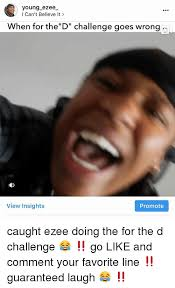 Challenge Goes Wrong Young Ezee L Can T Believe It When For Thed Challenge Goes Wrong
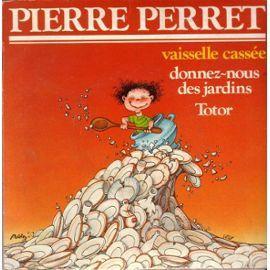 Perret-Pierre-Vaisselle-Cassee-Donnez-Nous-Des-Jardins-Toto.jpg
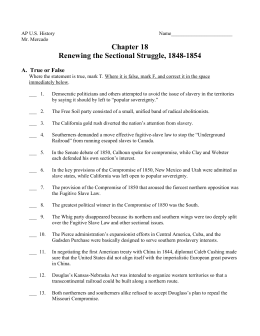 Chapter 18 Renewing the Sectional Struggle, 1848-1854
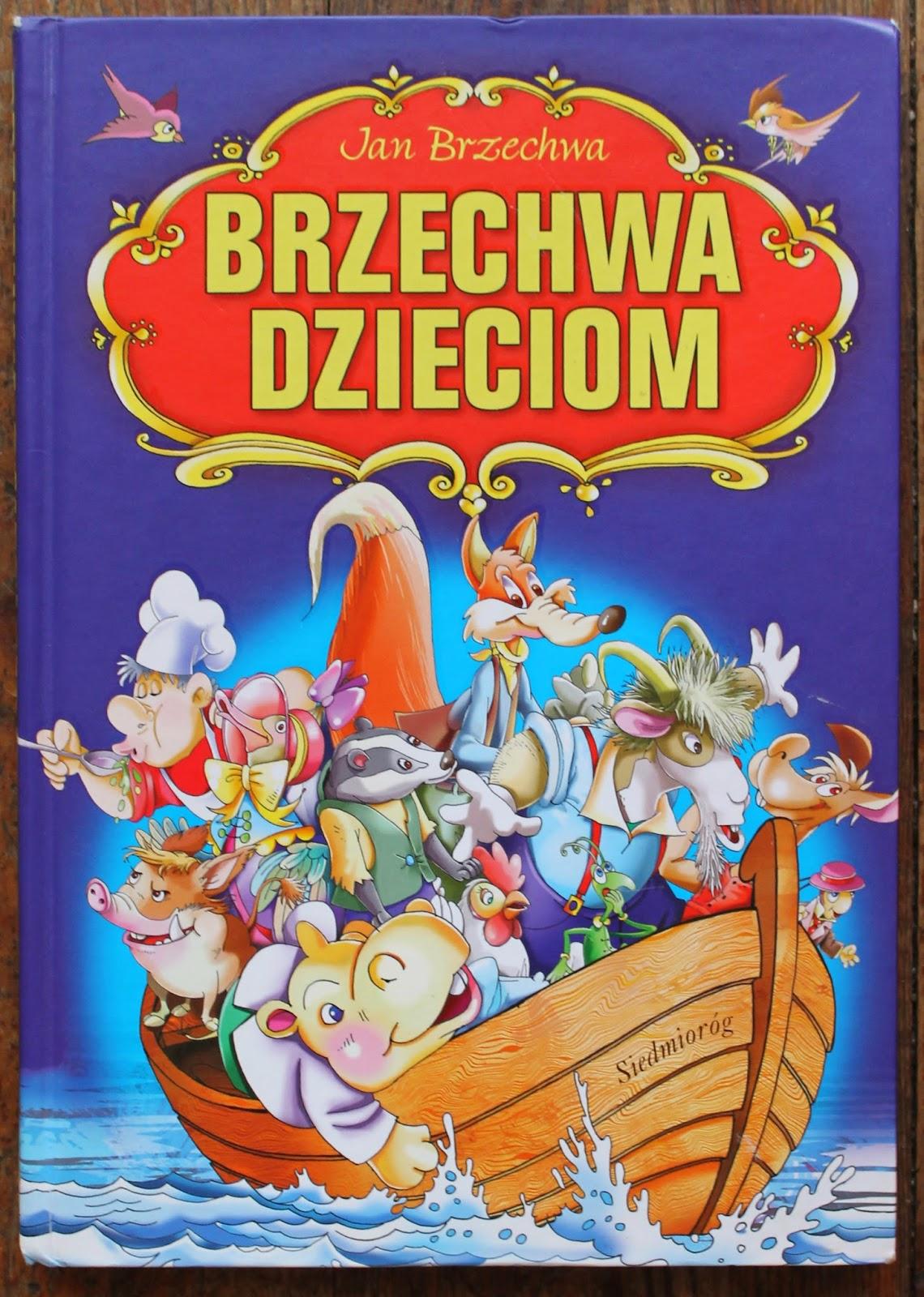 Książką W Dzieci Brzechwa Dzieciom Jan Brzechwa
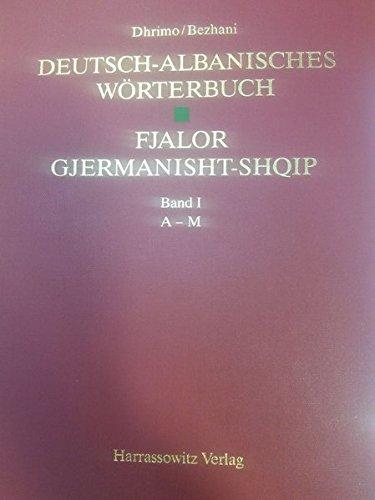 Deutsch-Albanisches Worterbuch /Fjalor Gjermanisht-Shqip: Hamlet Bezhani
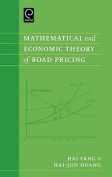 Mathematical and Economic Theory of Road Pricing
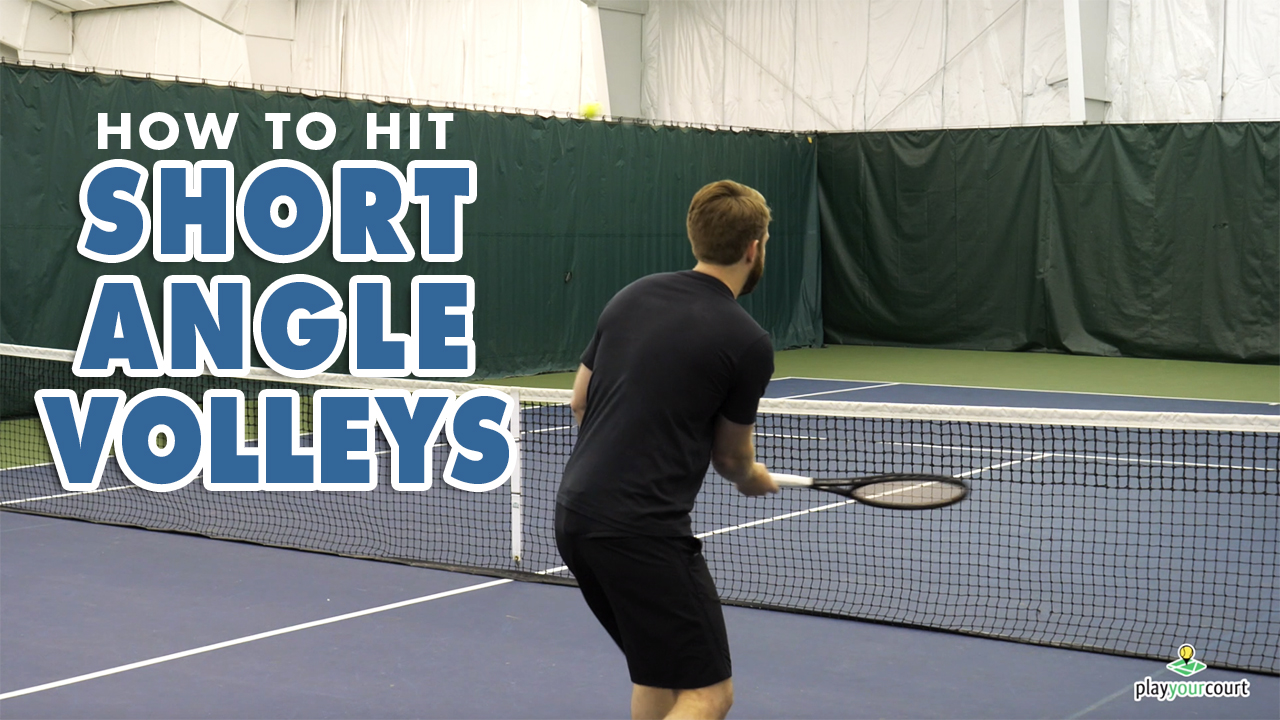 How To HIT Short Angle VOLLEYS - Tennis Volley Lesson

...

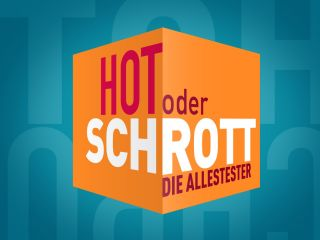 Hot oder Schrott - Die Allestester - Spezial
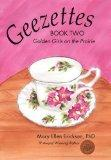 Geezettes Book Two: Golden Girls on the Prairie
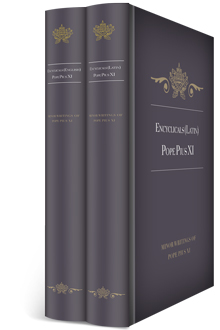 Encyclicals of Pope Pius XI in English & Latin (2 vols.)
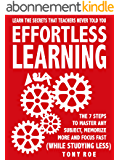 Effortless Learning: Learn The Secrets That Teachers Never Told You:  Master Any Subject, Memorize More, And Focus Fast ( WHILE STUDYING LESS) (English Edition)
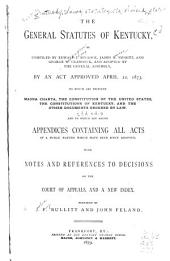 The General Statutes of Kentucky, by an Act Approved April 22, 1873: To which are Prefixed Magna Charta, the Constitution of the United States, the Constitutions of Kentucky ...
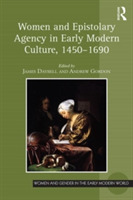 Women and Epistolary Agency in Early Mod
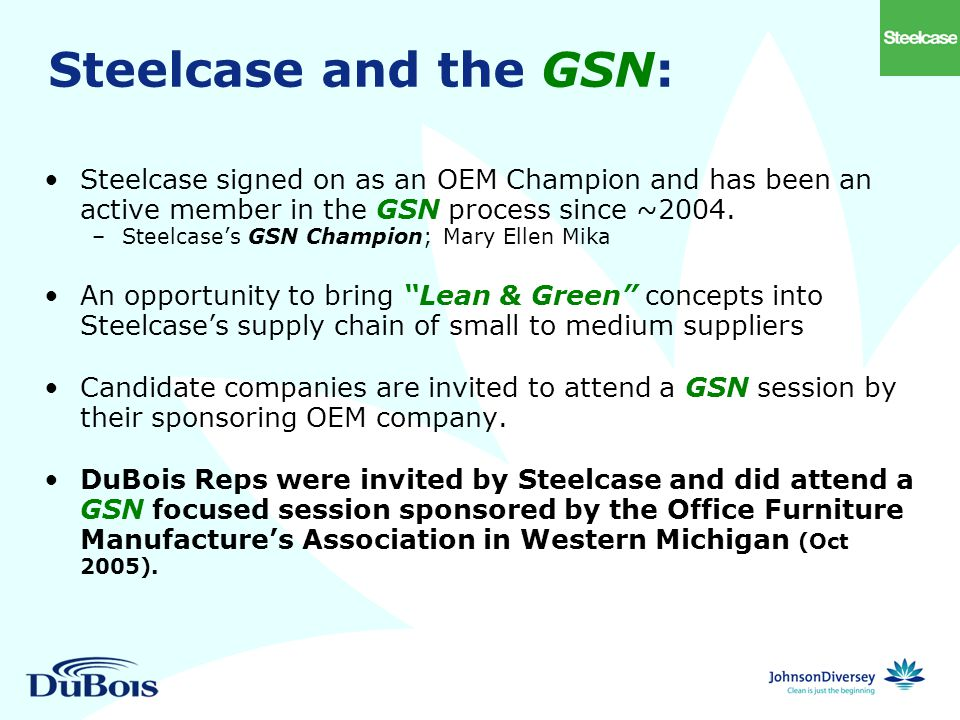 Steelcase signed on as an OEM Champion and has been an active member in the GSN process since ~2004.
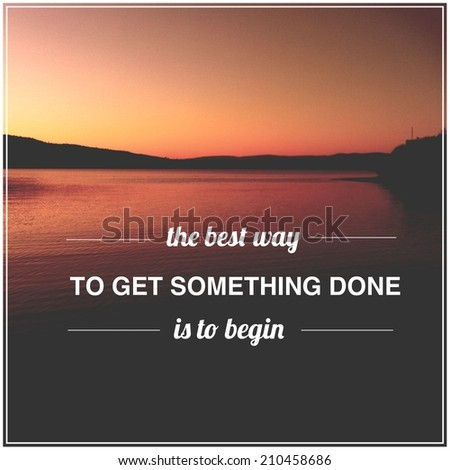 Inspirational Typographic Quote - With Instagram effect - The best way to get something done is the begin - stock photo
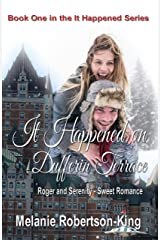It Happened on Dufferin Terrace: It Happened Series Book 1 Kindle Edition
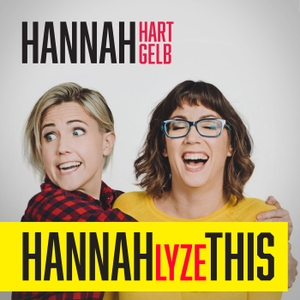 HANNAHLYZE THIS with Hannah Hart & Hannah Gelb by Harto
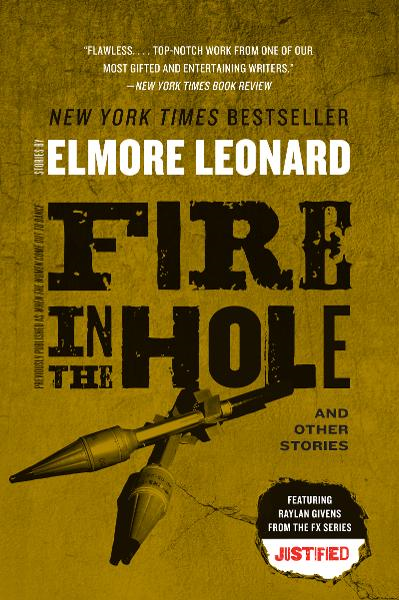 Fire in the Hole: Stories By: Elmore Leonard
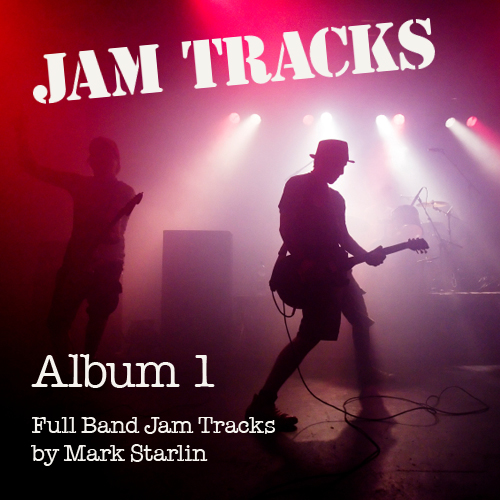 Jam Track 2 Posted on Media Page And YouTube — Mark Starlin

**WHAT THIS TASK INVOLVES:** In the listing above, find the line with "Chapter 18 Renewing" and the line with "How To HIT Short". Transcribe those two and everything between, exactly, leaving out pictures.

**EXERCISE RESPONSE:**
 Chapter 18 Renewing the Sectional Struggle, 1848-1854
 Książką W Dzieci Brzechwa Dzieciom Jan Brzechwa
 Deutsch-Albanisches Worterbuch /Fjalor Gjermanisht-Shqip: Hamlet Bezhani
 Mathematical and Economic Theory of Road Pricing
 How To HIT Short Angle VOLLEYS - Tennis Volley Lesson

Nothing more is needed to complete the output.